## Task description
Could you give the data below again exactly, apart from the pictures?

## Available records
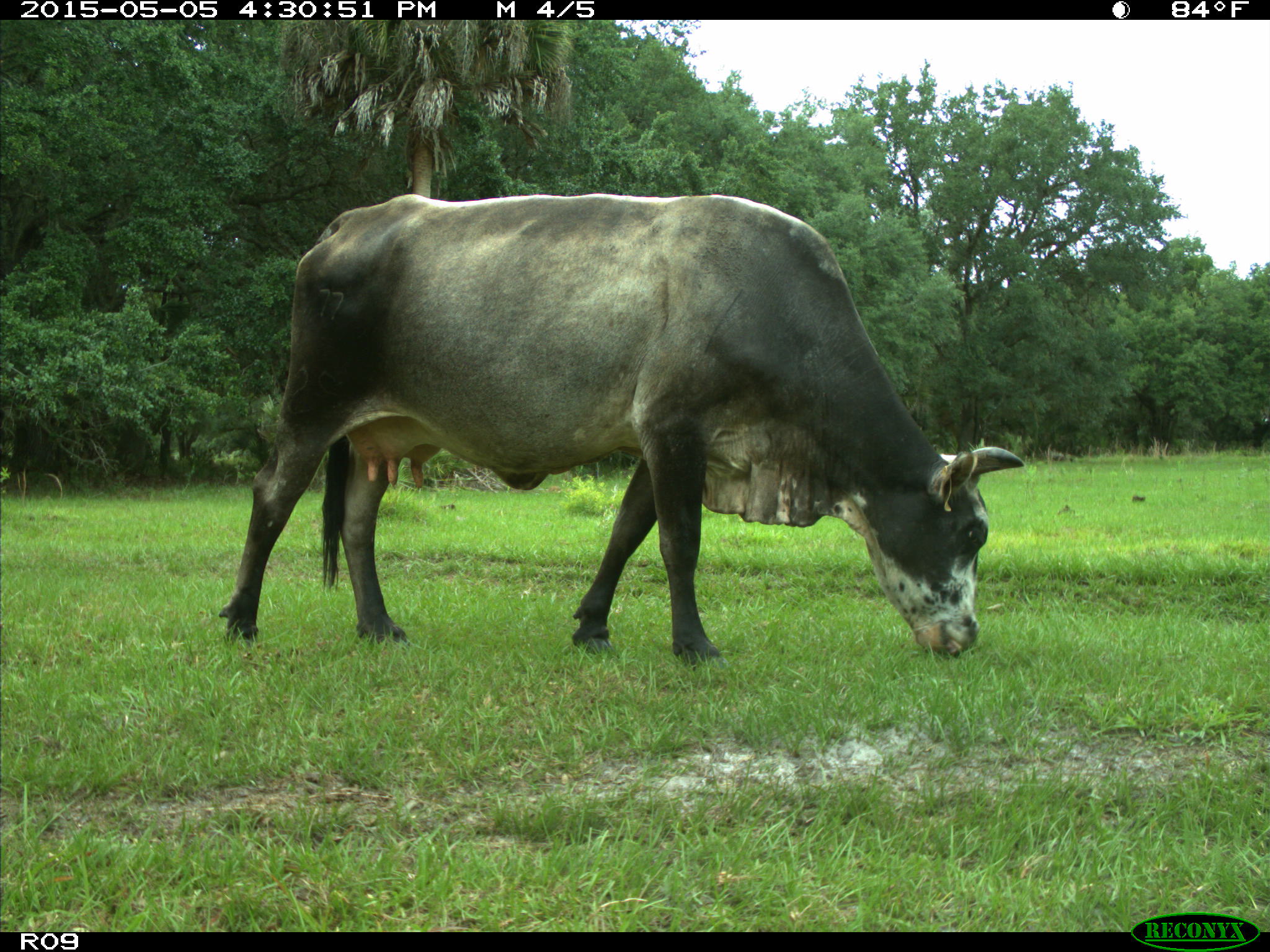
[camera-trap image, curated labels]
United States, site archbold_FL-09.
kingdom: Animalia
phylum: Chordata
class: Mammalia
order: Artiodactyla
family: Bovidae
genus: Bos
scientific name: Bos taurus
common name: domestic cow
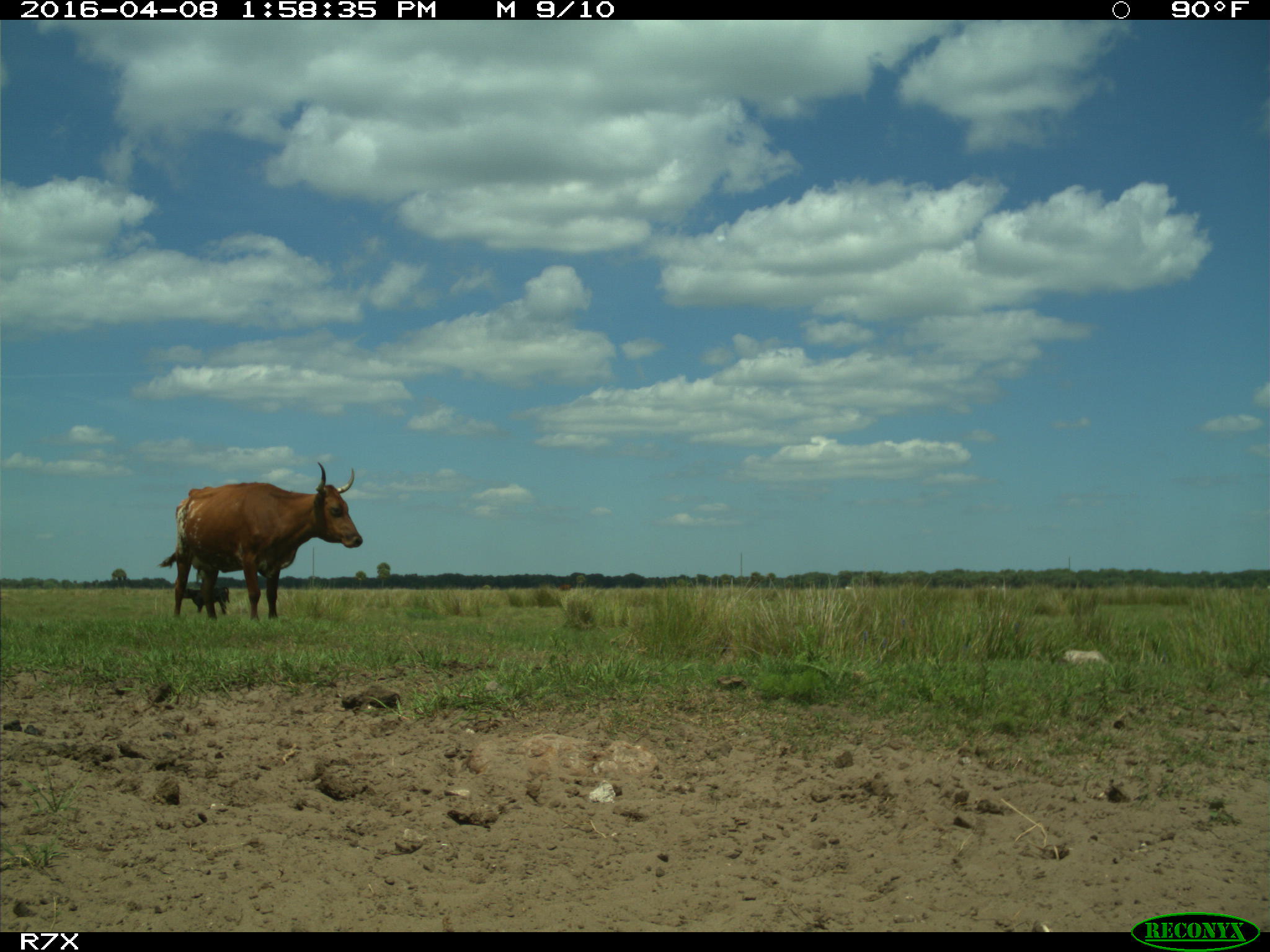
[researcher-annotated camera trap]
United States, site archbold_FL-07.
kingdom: Animalia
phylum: Chordata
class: Mammalia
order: Artiodactyla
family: Bovidae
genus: Bos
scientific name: Bos taurus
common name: domestic cow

## Output of the exercise
[camera-trap image, curated labels]
United States, site archbold_FL-09.
kingdom: Animalia
phylum: Chordata
class: Mammalia
order: Artiodactyla
family: Bovidae
genus: Bos
scientific name: Bos taurus
common name: domestic cow
[researcher-annotated camera trap]
United States, site archbold_FL-07.
kingdom: Animalia
phylum: Chordata
class: Mammalia
order: Artiodactyla
family: Bovidae
genus: Bos
scientific name: Bos taurus
common name: domestic cow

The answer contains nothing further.